The Split Columns command in the Query Editor is very similar to Microsoft Excel’s Text to Columns feature. It allows you to split a column using a delimiter or by a set number of characters. This command is used in those scenarios where a single column contains several pieces of information. The most common operation is to split the data into separate columns. However, it is also possible to split a column into rows.
The key determinant when when choosing whether to split a column into separate columns or separate rows should be whether the multiple items contained within the column are of different types or are simply repetitions of the same type of information.
Let us take an example. In the illustration below, we have connected to an Excel table which contains student results. All the results for each student are contained in a single column as a comma-separated list, and there is no repeating pattern as regards the subjects taken: different students will have taken different subjects.

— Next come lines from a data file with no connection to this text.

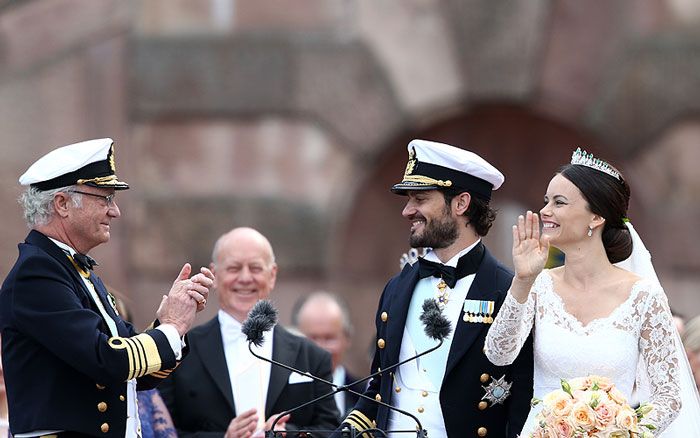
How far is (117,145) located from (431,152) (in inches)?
165

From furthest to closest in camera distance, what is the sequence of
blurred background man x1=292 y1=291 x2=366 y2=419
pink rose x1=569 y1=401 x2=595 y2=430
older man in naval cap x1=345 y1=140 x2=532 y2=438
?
blurred background man x1=292 y1=291 x2=366 y2=419 → older man in naval cap x1=345 y1=140 x2=532 y2=438 → pink rose x1=569 y1=401 x2=595 y2=430

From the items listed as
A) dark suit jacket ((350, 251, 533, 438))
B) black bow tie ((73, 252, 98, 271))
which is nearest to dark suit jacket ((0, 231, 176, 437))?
black bow tie ((73, 252, 98, 271))

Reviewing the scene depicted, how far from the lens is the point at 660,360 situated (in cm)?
520

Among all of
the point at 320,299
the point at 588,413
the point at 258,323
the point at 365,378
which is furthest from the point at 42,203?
the point at 320,299

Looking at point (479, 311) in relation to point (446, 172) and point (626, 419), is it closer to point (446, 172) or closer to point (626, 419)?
point (446, 172)

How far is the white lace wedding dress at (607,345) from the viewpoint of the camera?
5180 mm

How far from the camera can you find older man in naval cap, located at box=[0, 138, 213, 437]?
511cm

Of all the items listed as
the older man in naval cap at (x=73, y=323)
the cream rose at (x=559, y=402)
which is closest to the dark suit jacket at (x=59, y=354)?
the older man in naval cap at (x=73, y=323)

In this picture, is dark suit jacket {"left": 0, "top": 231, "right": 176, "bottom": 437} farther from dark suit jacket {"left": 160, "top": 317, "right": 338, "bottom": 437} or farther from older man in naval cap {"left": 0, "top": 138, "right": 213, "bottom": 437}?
dark suit jacket {"left": 160, "top": 317, "right": 338, "bottom": 437}

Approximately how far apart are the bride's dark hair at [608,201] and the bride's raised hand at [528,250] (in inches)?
12.7

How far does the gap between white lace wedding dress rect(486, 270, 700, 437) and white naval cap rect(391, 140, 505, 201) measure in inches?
25.6

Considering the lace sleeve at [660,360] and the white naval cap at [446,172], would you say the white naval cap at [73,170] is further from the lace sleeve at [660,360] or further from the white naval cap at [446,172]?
the lace sleeve at [660,360]

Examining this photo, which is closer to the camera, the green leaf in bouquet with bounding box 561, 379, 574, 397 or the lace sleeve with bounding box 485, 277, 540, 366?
the green leaf in bouquet with bounding box 561, 379, 574, 397

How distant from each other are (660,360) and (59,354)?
7.41 feet
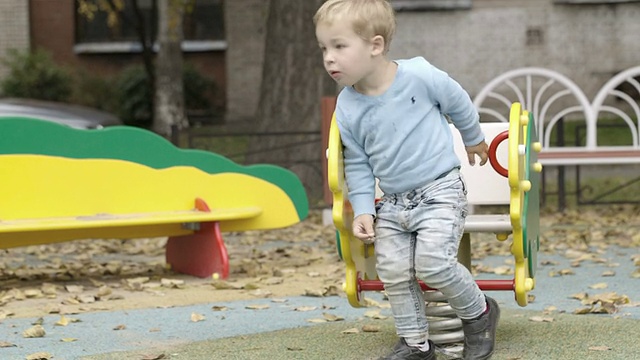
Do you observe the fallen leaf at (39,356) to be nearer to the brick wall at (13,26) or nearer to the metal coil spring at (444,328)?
the metal coil spring at (444,328)

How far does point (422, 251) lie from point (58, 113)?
9.05 meters

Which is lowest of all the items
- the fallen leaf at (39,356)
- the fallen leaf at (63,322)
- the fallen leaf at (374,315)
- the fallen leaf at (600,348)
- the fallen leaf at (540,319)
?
the fallen leaf at (63,322)

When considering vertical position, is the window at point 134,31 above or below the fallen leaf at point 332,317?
above

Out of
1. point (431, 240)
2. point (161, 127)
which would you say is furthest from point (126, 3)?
point (431, 240)

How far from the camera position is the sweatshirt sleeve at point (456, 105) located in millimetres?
4414

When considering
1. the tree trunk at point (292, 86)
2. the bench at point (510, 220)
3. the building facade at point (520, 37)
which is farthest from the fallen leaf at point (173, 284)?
the building facade at point (520, 37)

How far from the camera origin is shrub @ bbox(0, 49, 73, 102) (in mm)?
21844

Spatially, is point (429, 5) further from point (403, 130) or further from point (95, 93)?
point (403, 130)

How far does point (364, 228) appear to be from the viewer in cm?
441

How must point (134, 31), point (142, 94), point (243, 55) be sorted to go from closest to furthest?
point (142, 94) → point (243, 55) → point (134, 31)

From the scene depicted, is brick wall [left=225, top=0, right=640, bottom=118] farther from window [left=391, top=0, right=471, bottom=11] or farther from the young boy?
the young boy

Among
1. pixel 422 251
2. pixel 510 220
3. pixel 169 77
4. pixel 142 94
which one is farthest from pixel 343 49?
pixel 142 94

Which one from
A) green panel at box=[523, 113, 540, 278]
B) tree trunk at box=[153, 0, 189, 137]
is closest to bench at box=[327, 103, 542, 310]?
green panel at box=[523, 113, 540, 278]

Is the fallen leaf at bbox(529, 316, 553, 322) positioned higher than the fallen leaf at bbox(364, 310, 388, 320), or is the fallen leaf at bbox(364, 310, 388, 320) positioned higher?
the fallen leaf at bbox(529, 316, 553, 322)
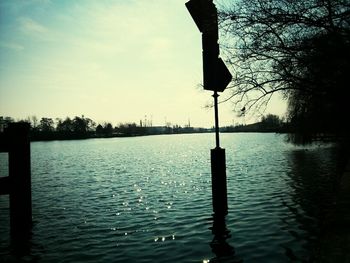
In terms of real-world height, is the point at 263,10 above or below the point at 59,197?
above

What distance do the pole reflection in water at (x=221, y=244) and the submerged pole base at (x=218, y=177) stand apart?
1.73 ft

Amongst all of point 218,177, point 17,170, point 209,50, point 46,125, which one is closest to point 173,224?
point 218,177

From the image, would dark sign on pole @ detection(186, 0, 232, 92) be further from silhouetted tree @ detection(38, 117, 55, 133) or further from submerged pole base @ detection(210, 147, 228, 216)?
silhouetted tree @ detection(38, 117, 55, 133)

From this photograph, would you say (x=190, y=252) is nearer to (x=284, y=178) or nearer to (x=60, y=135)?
(x=284, y=178)

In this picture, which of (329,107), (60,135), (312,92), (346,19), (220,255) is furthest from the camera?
(60,135)

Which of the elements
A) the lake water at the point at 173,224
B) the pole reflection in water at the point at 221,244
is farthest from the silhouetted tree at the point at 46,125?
the pole reflection in water at the point at 221,244

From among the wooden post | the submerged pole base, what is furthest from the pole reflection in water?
the wooden post

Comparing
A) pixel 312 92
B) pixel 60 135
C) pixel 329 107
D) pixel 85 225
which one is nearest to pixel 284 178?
pixel 329 107

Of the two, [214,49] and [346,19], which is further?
[346,19]

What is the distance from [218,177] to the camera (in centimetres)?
934

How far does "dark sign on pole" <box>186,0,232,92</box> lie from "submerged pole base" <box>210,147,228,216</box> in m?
1.67

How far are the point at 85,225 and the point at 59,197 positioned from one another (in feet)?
22.4

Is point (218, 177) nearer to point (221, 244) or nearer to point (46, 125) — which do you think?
point (221, 244)

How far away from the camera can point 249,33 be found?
11328mm
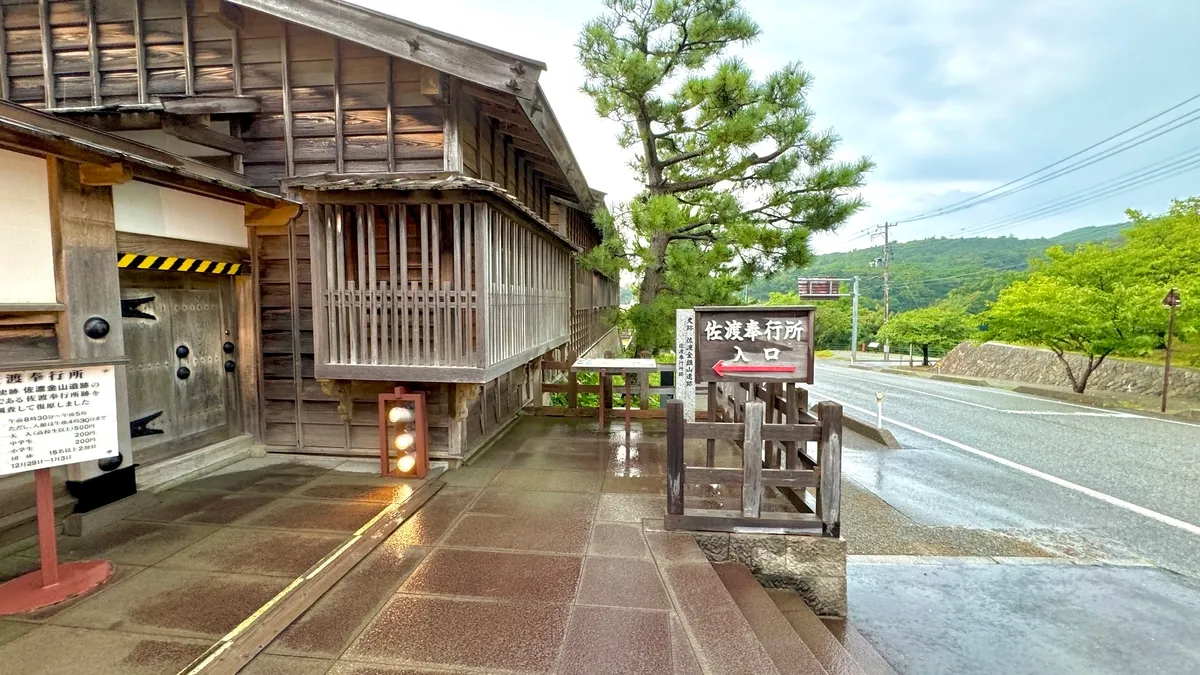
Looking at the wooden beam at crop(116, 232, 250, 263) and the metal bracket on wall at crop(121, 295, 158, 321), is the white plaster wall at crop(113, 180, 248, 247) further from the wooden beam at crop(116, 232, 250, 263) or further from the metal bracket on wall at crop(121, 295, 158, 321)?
the metal bracket on wall at crop(121, 295, 158, 321)

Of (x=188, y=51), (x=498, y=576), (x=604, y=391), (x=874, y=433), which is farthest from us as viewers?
(x=874, y=433)

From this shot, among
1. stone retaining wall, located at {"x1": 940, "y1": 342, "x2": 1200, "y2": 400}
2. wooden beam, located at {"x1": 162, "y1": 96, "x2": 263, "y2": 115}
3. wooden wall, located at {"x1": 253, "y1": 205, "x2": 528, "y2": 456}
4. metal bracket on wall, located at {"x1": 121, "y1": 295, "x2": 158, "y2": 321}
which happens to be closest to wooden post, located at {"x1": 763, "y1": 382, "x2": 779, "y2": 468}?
wooden wall, located at {"x1": 253, "y1": 205, "x2": 528, "y2": 456}

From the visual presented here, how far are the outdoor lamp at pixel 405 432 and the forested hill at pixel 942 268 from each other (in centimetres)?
4474

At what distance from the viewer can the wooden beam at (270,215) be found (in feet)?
18.1

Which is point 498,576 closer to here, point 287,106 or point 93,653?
point 93,653

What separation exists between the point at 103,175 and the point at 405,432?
333 centimetres

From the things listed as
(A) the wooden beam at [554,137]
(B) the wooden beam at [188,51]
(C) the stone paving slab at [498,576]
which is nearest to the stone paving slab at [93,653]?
(C) the stone paving slab at [498,576]

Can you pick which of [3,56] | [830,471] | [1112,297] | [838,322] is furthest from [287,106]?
[838,322]

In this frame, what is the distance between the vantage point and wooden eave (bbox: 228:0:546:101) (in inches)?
195

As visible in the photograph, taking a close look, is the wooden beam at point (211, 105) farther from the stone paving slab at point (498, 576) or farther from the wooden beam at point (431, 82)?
the stone paving slab at point (498, 576)

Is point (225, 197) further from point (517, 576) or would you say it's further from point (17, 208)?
point (517, 576)

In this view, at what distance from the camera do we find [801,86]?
29.7 feet

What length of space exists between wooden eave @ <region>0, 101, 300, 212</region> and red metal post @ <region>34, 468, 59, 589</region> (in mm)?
2131

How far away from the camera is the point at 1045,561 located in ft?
18.2
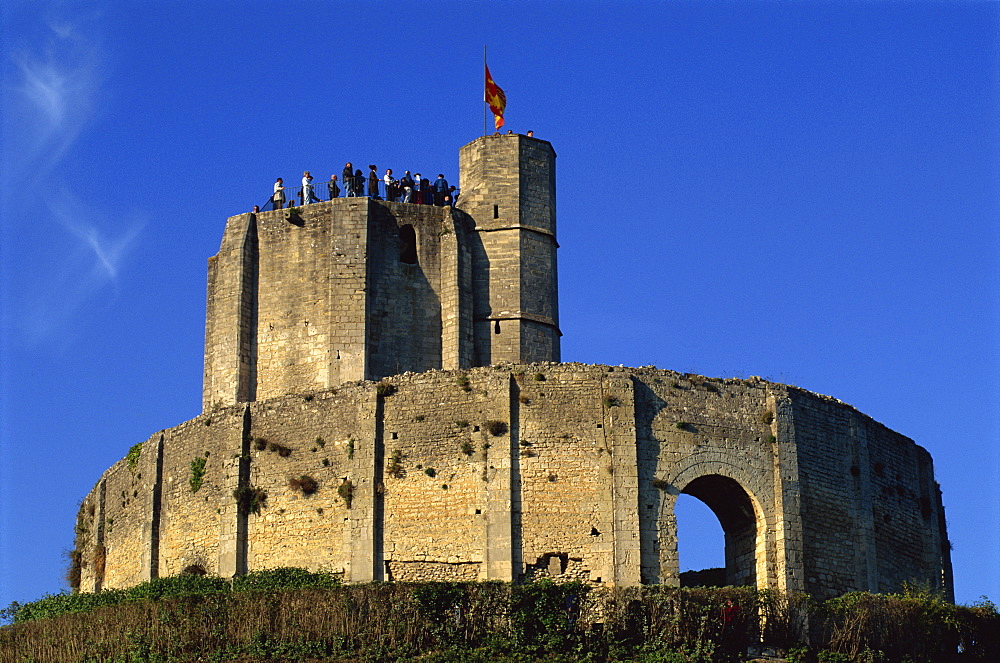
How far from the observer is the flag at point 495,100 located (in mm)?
53500

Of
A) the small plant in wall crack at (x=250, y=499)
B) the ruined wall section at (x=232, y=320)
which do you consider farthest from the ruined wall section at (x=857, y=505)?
the ruined wall section at (x=232, y=320)

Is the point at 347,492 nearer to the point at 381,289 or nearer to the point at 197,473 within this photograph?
the point at 197,473

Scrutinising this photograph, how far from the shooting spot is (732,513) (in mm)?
45781

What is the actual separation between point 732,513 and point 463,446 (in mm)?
6645

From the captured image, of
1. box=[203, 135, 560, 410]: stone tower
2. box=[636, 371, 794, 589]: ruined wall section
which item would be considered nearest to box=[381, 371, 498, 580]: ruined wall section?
box=[636, 371, 794, 589]: ruined wall section

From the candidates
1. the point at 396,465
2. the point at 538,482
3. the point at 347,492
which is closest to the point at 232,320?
the point at 347,492

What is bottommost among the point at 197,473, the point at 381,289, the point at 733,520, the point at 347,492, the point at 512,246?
the point at 733,520

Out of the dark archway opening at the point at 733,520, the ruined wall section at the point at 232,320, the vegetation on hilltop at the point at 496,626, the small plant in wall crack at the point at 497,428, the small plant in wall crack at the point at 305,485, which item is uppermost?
the ruined wall section at the point at 232,320

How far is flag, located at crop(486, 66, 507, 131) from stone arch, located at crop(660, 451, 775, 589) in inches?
512

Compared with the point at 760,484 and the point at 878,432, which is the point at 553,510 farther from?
the point at 878,432

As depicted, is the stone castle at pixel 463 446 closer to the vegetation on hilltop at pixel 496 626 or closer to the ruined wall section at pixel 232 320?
the ruined wall section at pixel 232 320

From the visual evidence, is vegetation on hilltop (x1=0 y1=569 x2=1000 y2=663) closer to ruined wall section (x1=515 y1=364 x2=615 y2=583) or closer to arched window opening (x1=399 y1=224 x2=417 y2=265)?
ruined wall section (x1=515 y1=364 x2=615 y2=583)

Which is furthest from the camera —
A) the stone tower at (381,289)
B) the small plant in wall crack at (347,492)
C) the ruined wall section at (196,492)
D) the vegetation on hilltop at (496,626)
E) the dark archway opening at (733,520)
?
the stone tower at (381,289)

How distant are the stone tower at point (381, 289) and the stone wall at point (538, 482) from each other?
3052 mm
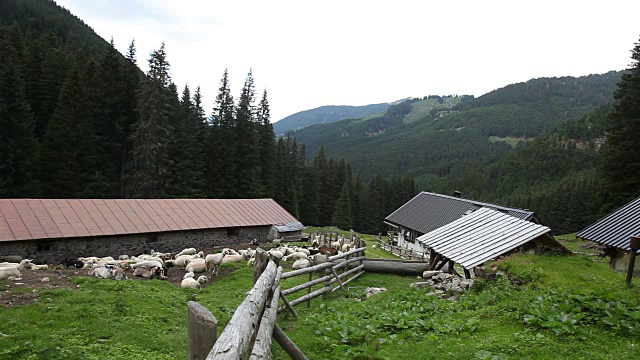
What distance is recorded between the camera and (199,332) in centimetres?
323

The information which is repeated within the Results column consists of a name-value pair: the name of the subject and the score attained by the student. This time, a colon is used as the separator.
So, in this example, we need to use the Split Column command twice: the first time splitting into rows; and, the second, into columns.
We begin by highlighting the Results column and clicking Transform > Split Column > By Delimiter.
For this first operation, the delimiter will be the comma; and, since the items which are delimited by the comma are of the same type, we need to click Advanced options > Split into Rows.
After completing our first split operation, each student’s results are placed in separate rows.
However, we still have more than one piece of information in the Results column. The difference is that, now, the two pieces of information are of different types; and, therefore, they need to split into separate columns, rather than into separate rows.
Again, we highlight the Results column and click Transform > Split Column > By Delimiter. For our second split operation, the delimiter will be a colon; and, since the items which are delimited by the comma are of the different types, we leave the default setting for this command Advanced options > Split into Columns.
And now finally, having renamed our columns, we have our data in a meaningful format which we can use for data analysis.